GIVEN PASSAGE —
SQL Query and Unicode Issue

SQL Query and Unicode Issue - sql

I have a really weird issue with Sql queries on unicode data. Here's what I've got:
Sql Server Express 2008 R2 AS
Table containing chinese characters/words/phrases (100,000 rows)
When I run the following, I get the correct row + 36 other rows returned... when it should only be the one row:
SELECT TOP 1000 [ID]
,[MyChineseColumn]
,UNICODE([MyChineseColumn])
FROM [dbo].[MyTableName]
WHERE [MyChineseColumn]= N'㐅'
As you'd expect, the row with 㐅 is returned, but also the following: 〇, 宁, 㮸 and a bunch of others...
Anyone have any ideas what is going on here? This has really got me confused and I am not sure how to solve this one (tried "Googling" already)...
Thanks

Please check the column is using an appropriate Chinese collation as that will determine the semantics used in this type of comparison.

You may want to try and use a binary collation, these characters seem to be somehow matched as identical (possibly by ignoring case and/or accents, depending on the used collation).

Related

Data filtered differently in sql and crystal reports

Problem arises when filtering string columns with symbols '-'.
For example query bellow returns ~280 rows:
"SELECT code FROM client WHERE code >= 'M-SOLUTIONS' AND code <= 'MUZIKOS'"
but CR with record selection bellow only returns 20 rows:
{client.code} >= 'M-SOLUTIONS' AND {client.code} <= 'MUZIKOS'
If I put 'Lxxx' instead of 'M-SOLUTIONS' then returned data is correct. Any ideas how to overcome this issue? I used PostgreSql database over Odbc connection.

Apparently they use different collations. Some collations will ignore punctuation on a first pass, using it only if the values are otherwise equal. Figure out which collation you want to use, then make sure both CR and PostgreSQL use that one.

how to convert image type to varchar sybase

after some time i landed in sybase (ASE 15.. to be specific) world and i am bit terrified over time
missing functions and functionality i know from sql server makes me feel like i am in early 90'
to the point
i have to prepare single shot report
an have some text stored as image column (dont know why someone did that)

SOURCE MATERIAL —
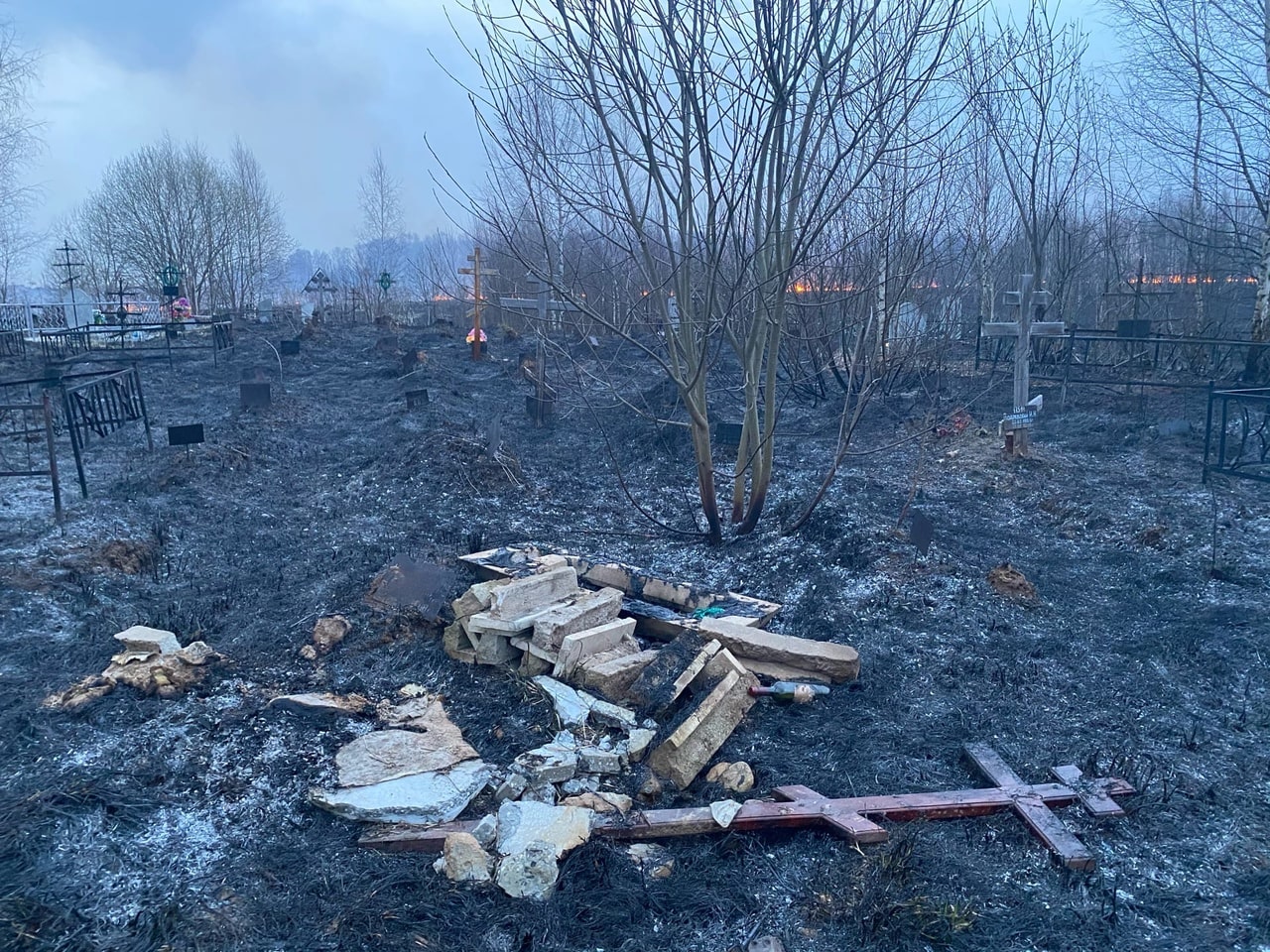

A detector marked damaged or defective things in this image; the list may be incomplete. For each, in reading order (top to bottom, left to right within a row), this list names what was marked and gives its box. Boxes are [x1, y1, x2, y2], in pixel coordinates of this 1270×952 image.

PROBLEM DETAILS —
Write what comes next in the forum thread on the SQL query and Unicode issue, picking up after its last line.

EXERCISE RESULT —
so what i did was
select CAST(CAST(REQUEST AS VARBINARY(16384)) AS VARCHAR(16384)) as RequestBody
from table
the problem emarges becouse some requests are longer than 16384
and have no idea how to get the data
and what is even worse i dont know where to look for information as sybase documentation is in best case scarse, and in comparison with MS world its non existant

According to the docs you need to use CONVERT function like this:
SELECT CONVERT(VARBINARY(2048), raw_data) as raw_data_str FROM table;

Instead of using varbinary(16384) and varchar(16384), try using varbinary(max) and varchar(max). In that case, the maximum datalength will be 2 GB.
See:
http://msdn.microsoft.com/en-us/library/ms176089.aspx and http://msdn.microsoft.com/en-us/library/ms188362.aspx
What is the length of the REQUEST column in the table?

SQL find-and-replace regular-expression capturing-group limit?

I need to convert data from a spreadsheet into insert statements in SQL. I've worked out most of the regular expressions for using the find and replace tool in SSMS, but I'm running into an issue when trying to reference the 9th parenthesized item in my final replace.
Here is the original record:
Blue Doe 12/21/1967 1126 Queens Highway Torrance CA 90802 N 1/1/2012
And this is what I need (for now):
select 'Blue','Doe','19671221','1126 Queens Highway','Torrance','CA','90802','N','20120101'
Due to limitations on the number of parenthesized items allowed I have to run through the replace three times. This may work into a stored procedure if I can make first make this work as a POC.
This is the first matching expression:
^{:w:b:w:b}{:z}/{:z}/{:z:b[0-9A-Za-z:b]+:b:w:b[A-Z]+:b:z:b:w:b}{:z}/{:z}/{:z}
And the replace: \10\2/0\3/\40\5/0\6/\7
This adds zeros to the months and days so that they have at least two characters.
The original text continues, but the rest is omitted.